▶ [TASK INPUTS]:
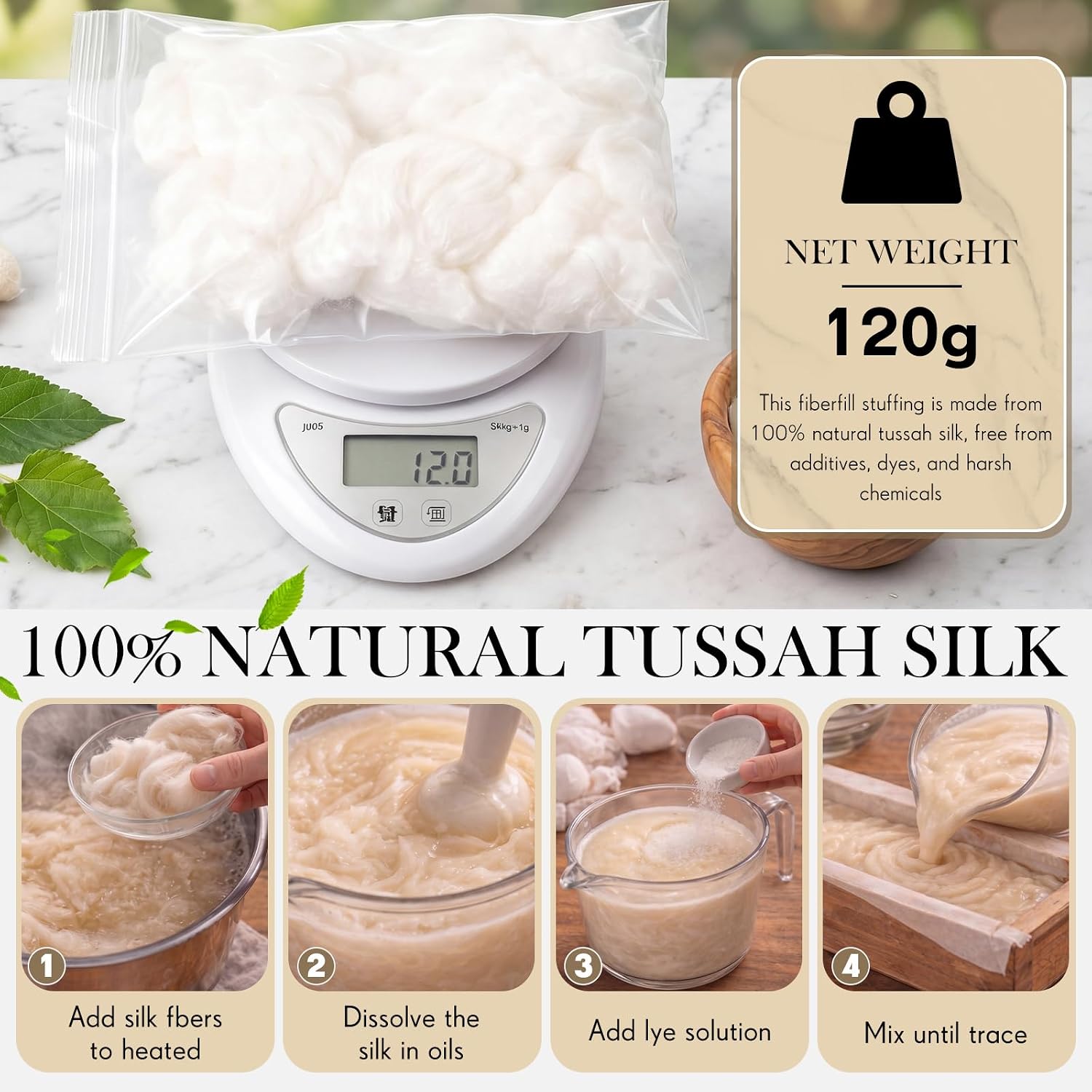 Treela Pure Natural Tussah Silk Sliver 120g Spinning Blending Felting Dyeing Paper Making Weaving for Cold Process Soap Making Spinning Felting DIY Crafts Bleached White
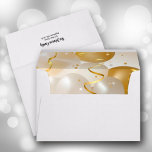 Personalized 5 x 7 Birthday Balloon envelopes<br><div class="desc">Elegant gold and white balloons,  confetti and streamers are printed on the inside of these white envelopes,  a perfect accent to our matching party invitations. Features your return address printed on the back. MATCHING items in our store.</div>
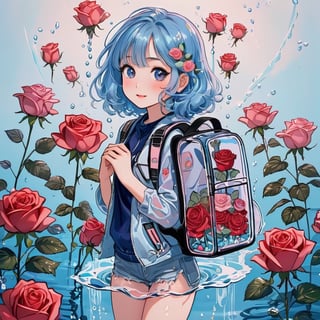 a cute 1girl is wearing a glass backpack filled with roses in the water with sequins and giggles, cold colors, art, ohwx style
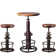 Dining Table Round Solid Wood Top Metal Base Dining Table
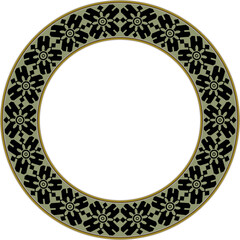 Vintage botanic garden round frame curve cross flower kaleidoscope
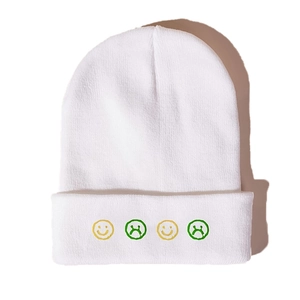 Detailed close-up of white knitted beanie featuring four embroidered emoji face patterns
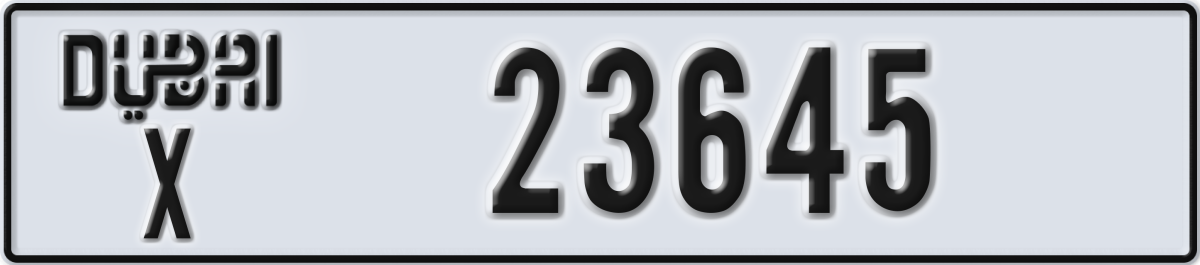 dubai License Plate Number 23645 Code X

▶ [EXERCISE DESCRIPTION]:
From the line that contains "Dining Table Round" to the end of the listing, give every line again exactly as written. Leave the pictures out.

▶ [EXPECTED ANSWER]:
 Dining Table Round Solid Wood Top Metal Base Dining Table
 Vintage botanic garden round frame curve cross flower kaleidoscope
 Detailed close-up of white knitted beanie featuring four embroidered emoji face patterns
 dubai License Plate Number 23645 Code X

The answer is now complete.